DOCUMENT
◆ ◆ ◆ ◆

# What if Dish can't?



## jc17981 (Jun 27, 2002)

I am moving to the Greenville (SC) area. 3 of the local stations are located on the 61.5 satellite. However, this slot is not visible from my new location, given the regulations at the apartment complex. 

I have not requested the 2nd dish from Dish network yet, but I know they will NOT be able to hit the 61.5 location, and will tell me "sorry, can't do it."

This does unfairly bias the stations on the main satellite against the stations on the side satellite, and I believe it unfair. It may only be a PBS, CBS, and TBN station, but that really doesn't matter. It is not right the other stations in the market should have this unfair advantage.

I am looking for suggestions. I could "forget it" -- or, should I complain? Who do I complain to? Should I complain to the FCC?

Thanks in advance for your advice.


----------



## Cyclone (Jul 1, 2002)

It could just as easily bias towards to the 61.5 satellite instead.


----------



## jc17981 (Jun 27, 2002)

I suppose....if I were a Sky Angel subscriber. But, I am not. The liklihood is that if I am a Dish sub, I am probably already hitting the 110 or 119 locations.



jc17981 said:


> I am moving to the Greenville (SC) area. 3 of the local stations are located on the 61.5 satellite. However, this slot is not visible from my new location, given the regulations at the apartment complex.
> 
> I have not requested the 2nd dish from Dish network yet, but I know they will NOT be able to hit the 61.5 location, and will tell me "sorry, can't do it."
> 
> ...


----------



## Geronimo (Mar 23, 2002)

There is considerable controversy over whether this is appropriate. For the momewnt DISH is doing this.


----------



## scooper (Apr 22, 2002)

Sorry dude - you're SOL right now.


----------



## BobMurdoch (Apr 24, 2002)

But things may change dramatically in the next 6 months when the revised SHVIA legislation is passed. They specifically targeted E* and Congress is in the NAB's hip pocket so look for legislation killing this "solution" that E* came up with to handle the bandwidth issue. By next year, I think we will all be complaining about the massive Superdish installs that are going to be required to keep local channels from being shut off.


----------



## TonyM (Aug 14, 2003)

jc17981 said:


> It may only be a PBS, CBS, and TBN station, but that really doesn't matter.


Whoa...you got a CBS on a wing?? Must be some secondary CBS.


----------



## ypsiguy (Jan 28, 2004)

TonyM said:


> Whoa...you got a CBS on a wing?? Must be some secondary CBS.


Detroit has one on a wing, WADL ch 38. All they show is home shopping and Jesus stuff. Dish asked me if I wanted a second Dish 4 free, I said "Nope, why waste a good Dish." I lucked out, but sadly others aren't as lucky. Duluth is all on 110 deg, right? You lucky bum, j/k


----------



## jc17981 (Jun 27, 2002)

◆ ◆ ◆ ◆

INFORMATION PROVIDED
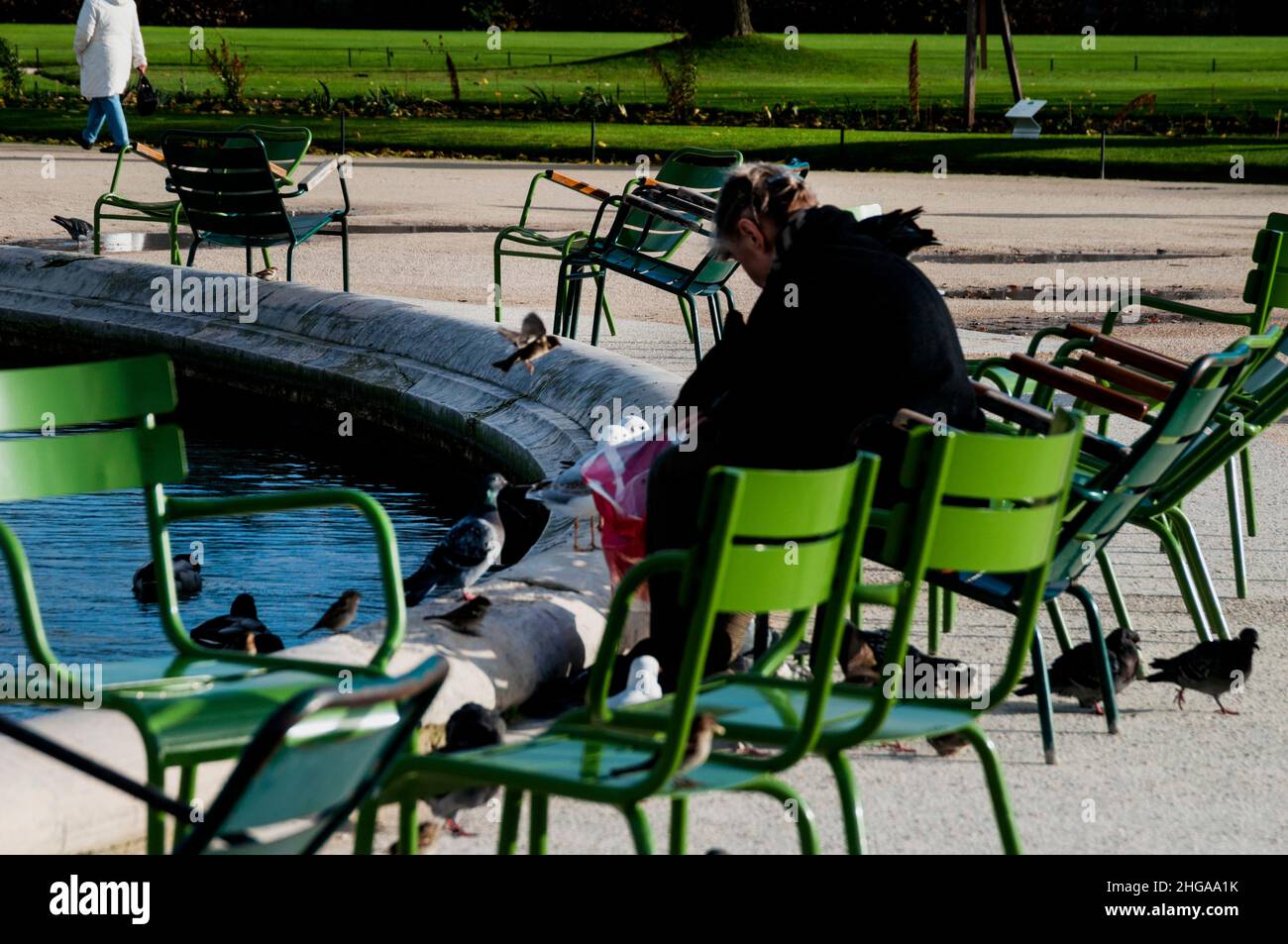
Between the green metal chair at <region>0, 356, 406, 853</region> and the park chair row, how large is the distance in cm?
36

◆ ◆ ◆ ◆

EXERCISES
**A)** Name every distinct username that appears as a post header in the satellite dish thread, listing each one only once.
**B)** In the satellite dish thread, retype the stretch from "It could just" through "or 119 locations.".
**C)** Continue the satellite dish thread from the point where it stops.

ANSWERS TO EACH TASK
**A)** jc17981, Cyclone, Geronimo, scooper, BobMurdoch, TonyM, ypsiguy

**B)**
It could just as easily bias towards to the 61.5 satellite instead.


----------



## jc17981 (Jun 27, 2002)

I suppose....if I were a Sky Angel subscriber. But, I am not. The liklihood is that if I am a Dish sub, I am probably already hitting the 110 or 119 locations.

**C)**
For the most part, they act as a satellite station, and mirror the market's primary CBS station, WSPA. I think they qualify for must carry because they are in a different state. There are some differences -- primarily dealing with newscasts. However, once football season starts, some of the football games differ.


----------



## amit5roy5 (Mar 4, 2004)

Well, I herd of some law stating all locals for a specific market must ALL be on one dish. That means some people will not need the 2nd dish anymore while others may need a second dish. I'm not sure.


----------



## Geronimo (Mar 23, 2002)

No such law. The same law applies to all markets.


----------



## Mike123abc (Jul 19, 2002)

The NAB would love to have the law changed to force one dish solution for LIL. Dish will probably be able to do it next year when they launch the new spot beam satellite for 110.


----------



## Mike500 (May 10, 2002)

jc17981 said:


> For the most part, they act as a satellite station, and mirror the market's primary CBS station, WSPA. I think they qualify for must carry because they are in a different state. There are some differences -- primarily dealing with newscasts. However, once football season starts, some of the football games differ.


Hi,

I am a "high end" Home theater/satellite technician who installs and services the Greenville/Spartanburg area. You will be able to receive all of the OTA channels on the 61.5 wing satellite with an inexpensive indoor antenna like the Zenith Silver Sensor. TBN (16), PBS (29, 49) and WASV (62) have very strong Grade A or City Grade signals, here.

Mike


----------



## TonyM (Aug 14, 2003)

ypsiguy said:


> Duluth is all on 110 deg, right? You lucky bum, j/k


yep...all on 110..Of course, with only 5 channels available, they don't need much room


----------



## TonyM (Aug 14, 2003)

jc17981 said:


> I think they qualify for must carry because they are in a different state. There are some differences -- primarily dealing with newscasts. However, once football season starts, some of the football games differ.


I noticed they are in a different state. Thats the only reason they qualify for must-carry.

That would be nice to have 2 different games on Sunday


----------



## Link (Feb 2, 2004)

Yes I am in the same situation as I cannot get a clear view of the 61.5 satellite direction from my house so I don't get UPN and one independent station that is no big loss. I would like to have the local UPN station thought but for some reason it is on the 61.5 while all other UPN stations are on the main satellite with the other local networks. It is unfair that Dish puts some stations out on another location like this when other markets get the major channels all from one.


----------



## cdru (Dec 4, 2003)

BobMurdoch said:


> By next year, I think we will all be complaining about the massive Superdish installs that are going to be required to keep local channels from being shut off.


I'd like to personally put my SD up on the auction block. Starting bid is $1500. I'll even throw in free shipping and handling. Get it now before the price goes up due to the rush as demand will surely outpace supply.


----------



## jc17981 (Jun 27, 2002)

Actually...good news...I just found this piece of info available on The Echostar Knowledge base website:

WNEG TV 32 Taccoa, GA, secondary CBS affiliate in the Charlotte NC market has moved from tp 2 at 61.5° to tp 5 spot 14 at 119°

They have their DMA wrong, but the station is correct.


----------



## Link (Feb 2, 2004)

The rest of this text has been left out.